----- Original Message ----- From: "Maxim Yegorushkin" <e-maxim@yandex.ru> To: <boost@lists.boost.org> Sent: Monday, June 13, 2005 11:59 PM Subject: Re: [boost] [Ann] socketstream library 0.7 [snip]
... And too slow. You have one data copy from kernel into the streambuf, and another one from the streambuf to the message object. The same is for output: message -> streambuf -> socket. This is unacceptable, at least for [snip] 30% of user time was spent in guess where? In zeroing out memory in std::vector<char>::resize(). And you are talking about data copying here...
Considering the protocol of your application has built in methods for announcing the length of the payload, your requirement is met by the streambuf::sgetn(char_type*, streamsize) method, for a properly specialized implementation of the virtual protected xsgetn method. [snip]
So you get operator semantics for free. :-) And perhaps even a putback area, if there's one provided by this particular streambuf implementation.
Sounds interesting, but I don't see how this can work well with nonblocking sockets. You have to store how much bytes have already been read/sent somewhere. [snip]

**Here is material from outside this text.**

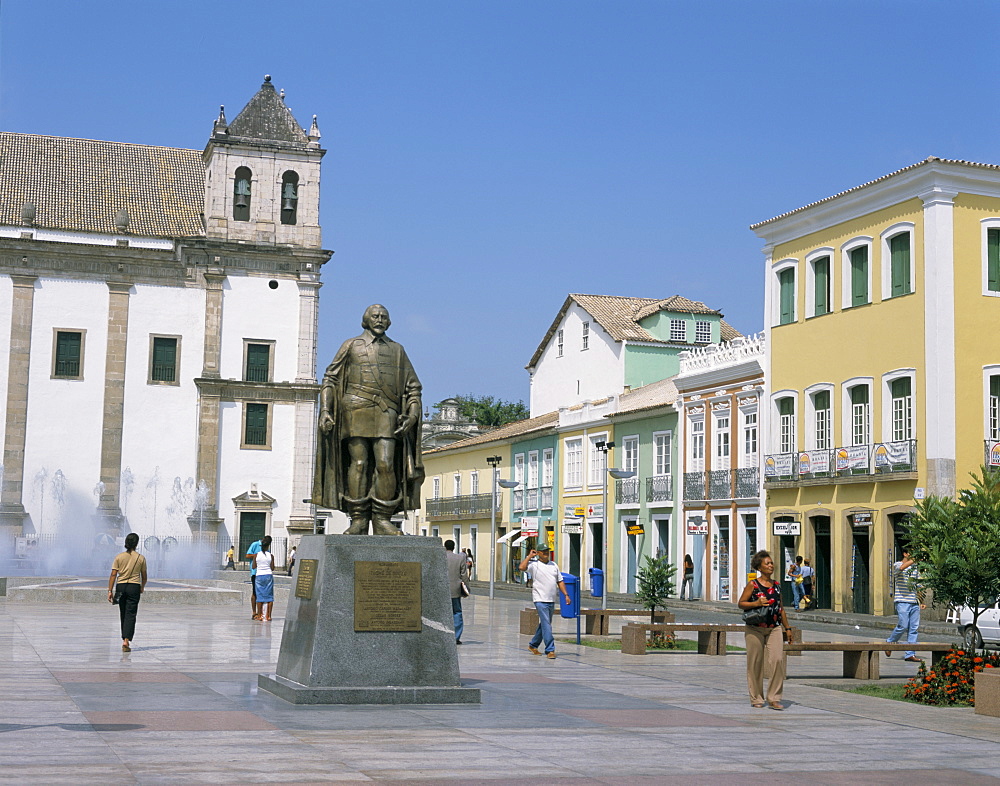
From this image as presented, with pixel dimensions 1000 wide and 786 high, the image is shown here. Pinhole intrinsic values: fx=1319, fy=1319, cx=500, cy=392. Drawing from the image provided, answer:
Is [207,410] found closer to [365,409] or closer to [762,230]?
[762,230]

There is really interesting material here. There is also other stuff that I feel obliged to comment on :-) 1. Some of the contortions suggested to effectively read messages off an iostream socket are not specific to the fundamental network/socket goals, i..e they are just difficulties associated with iostream-ing. 2. Some of those same contortions are in response to the different media (not sure if thats the best term) that the stream is running over, i.e. a network transport. This is more ammunition for anyone trying to shoot the sync-iostream-model-over-sockets down. Or at least suggest that the model is a constraint to those wrtiing iostream-based network apps. 3. Lastly, some of the observations (while excellent) seem a bit "macro" when a wider view might lead to different thinking. What I am trying to suggest here is that the time spent in vector<>::resize is truly surprising but its also very low-level. having been through 4 recent refactorings of a network framework, I have been surprised at the gains made in other areas by conceding say, byte-level processing, in another area. To make more of a case around the last point, consider the packetizing, parsing and copying thats recently been discussed. This has been related to the successful recognition of a message on the stream. Is it acknowldeged that a message is an arbitrarily complex data object? By the time an application is making use of the "fields" within a message thats probably a reasonable assumption. So at some point these fields must be "broken out" of the message. Or parsed. Or marshalled. Or serialized. Is the low-level packet (with the length) header and body) being scanned again? What copying is being done? This seems like multi-pass to me. To get to the point; I am currently reading blocks off network connections and presenting them to byte-by-byte lexer/parser routines. These form the structured network messages directly, i.e. fields are already plucked out. So which is better? Direct byte-by-byte conversion to structured network message or multi-pass? Cheers.